The Functional Genomics Shared Resource now provides access to the lentiviral human short hairpin RNA (shRNA) library generated by The RNAi Consortium (TRC) of the Broad Institute, purchased through Sigma-Aldrich as their Mission shRNA collection. This collection contains 82,017 unique clones targeting 16,019 genes and is maintained as 958 bacterial glycerol plates, in 96 well format. The lentiviral vector (pLKO.1) expresses the shRNA from a U6 promoter and confers puromycin resistance. Typical viral titers generated with these vectors range from 5 x 106 to 5 x 107 TU/ml. Duke researchers may receive individual clones for $40, which is the charge based on a cost-recovery model.
Why lentiviral shRNA?
Delivery of shRNA through lentiviral transduction permits highly efficient, stable expression of RNAi molecules for long-term gene suppression in most cell types.

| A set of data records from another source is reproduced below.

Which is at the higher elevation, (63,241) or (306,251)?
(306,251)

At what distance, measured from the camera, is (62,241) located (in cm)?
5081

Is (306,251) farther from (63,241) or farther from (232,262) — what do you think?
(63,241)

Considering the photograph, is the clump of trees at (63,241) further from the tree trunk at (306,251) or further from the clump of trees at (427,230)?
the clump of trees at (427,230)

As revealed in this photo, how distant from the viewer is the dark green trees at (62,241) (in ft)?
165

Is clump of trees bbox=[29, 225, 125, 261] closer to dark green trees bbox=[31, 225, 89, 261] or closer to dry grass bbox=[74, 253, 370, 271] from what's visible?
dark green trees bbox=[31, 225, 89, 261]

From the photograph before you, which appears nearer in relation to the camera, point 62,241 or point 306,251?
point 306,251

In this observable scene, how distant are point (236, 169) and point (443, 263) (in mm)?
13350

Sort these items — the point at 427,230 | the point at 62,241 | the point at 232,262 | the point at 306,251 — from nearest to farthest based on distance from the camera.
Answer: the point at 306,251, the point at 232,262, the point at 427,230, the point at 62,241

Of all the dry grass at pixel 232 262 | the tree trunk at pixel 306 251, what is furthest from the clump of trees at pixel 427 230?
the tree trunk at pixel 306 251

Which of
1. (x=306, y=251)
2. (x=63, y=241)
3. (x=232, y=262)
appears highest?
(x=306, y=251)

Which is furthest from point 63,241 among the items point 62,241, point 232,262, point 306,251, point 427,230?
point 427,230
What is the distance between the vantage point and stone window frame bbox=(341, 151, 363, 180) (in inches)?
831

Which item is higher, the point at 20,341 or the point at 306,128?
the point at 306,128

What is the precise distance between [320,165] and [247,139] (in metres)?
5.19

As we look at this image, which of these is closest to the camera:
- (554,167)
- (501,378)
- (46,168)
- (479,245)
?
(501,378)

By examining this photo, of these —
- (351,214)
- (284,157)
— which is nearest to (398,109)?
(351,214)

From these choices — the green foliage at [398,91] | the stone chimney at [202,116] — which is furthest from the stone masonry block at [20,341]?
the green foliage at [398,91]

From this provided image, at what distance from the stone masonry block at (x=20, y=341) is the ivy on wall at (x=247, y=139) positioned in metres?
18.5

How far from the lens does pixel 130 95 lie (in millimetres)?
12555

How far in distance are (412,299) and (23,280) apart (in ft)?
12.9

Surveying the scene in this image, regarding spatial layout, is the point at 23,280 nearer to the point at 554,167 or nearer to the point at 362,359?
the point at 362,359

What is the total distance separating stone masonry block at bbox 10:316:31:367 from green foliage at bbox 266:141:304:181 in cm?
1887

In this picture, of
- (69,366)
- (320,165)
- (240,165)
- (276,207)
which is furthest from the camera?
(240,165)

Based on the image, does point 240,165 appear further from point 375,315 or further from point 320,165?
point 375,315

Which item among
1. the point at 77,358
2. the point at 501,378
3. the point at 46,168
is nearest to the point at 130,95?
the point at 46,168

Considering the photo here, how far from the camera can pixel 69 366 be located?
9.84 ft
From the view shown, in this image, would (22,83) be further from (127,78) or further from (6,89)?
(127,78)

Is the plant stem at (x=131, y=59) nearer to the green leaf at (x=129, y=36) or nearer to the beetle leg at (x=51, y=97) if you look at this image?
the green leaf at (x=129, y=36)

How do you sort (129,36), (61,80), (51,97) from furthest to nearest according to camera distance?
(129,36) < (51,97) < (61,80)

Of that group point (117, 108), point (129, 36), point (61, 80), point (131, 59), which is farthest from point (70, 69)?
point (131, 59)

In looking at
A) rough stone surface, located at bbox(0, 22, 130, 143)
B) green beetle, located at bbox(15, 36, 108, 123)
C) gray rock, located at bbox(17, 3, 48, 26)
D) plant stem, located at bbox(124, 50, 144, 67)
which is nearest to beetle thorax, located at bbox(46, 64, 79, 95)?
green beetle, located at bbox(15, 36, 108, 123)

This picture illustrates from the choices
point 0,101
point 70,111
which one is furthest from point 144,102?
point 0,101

-Lentiviral transduction is effective in almost all cell types, including difficult to transfect, primary or post-mitotic cells, expanding the range of possible target cells.
-Drug-resistance marker allows selection of target cells that have been successfully transduced, i.e. 100% of your cells will carry shRNA.
-Stable gene suppression permits investigation of long-term phenotypes, over weeks or months, such as differentiation or in vivo tumor formation.
-Integration of shRNA expression cassettes into the genomes of target cells allows pooling of shRNA-transduced cells into a single sample, followed by a selection strategy that isolates your cells of interest, from which the shRNA sequences can then be recovered by PCR from genomic DNA. This forms the basis of pooled shRNA screening.
NOTE: All lentiviral work must be registered with the Duke Institutional Biosafety Committee (IBC) and SOP must be approved before you can begin.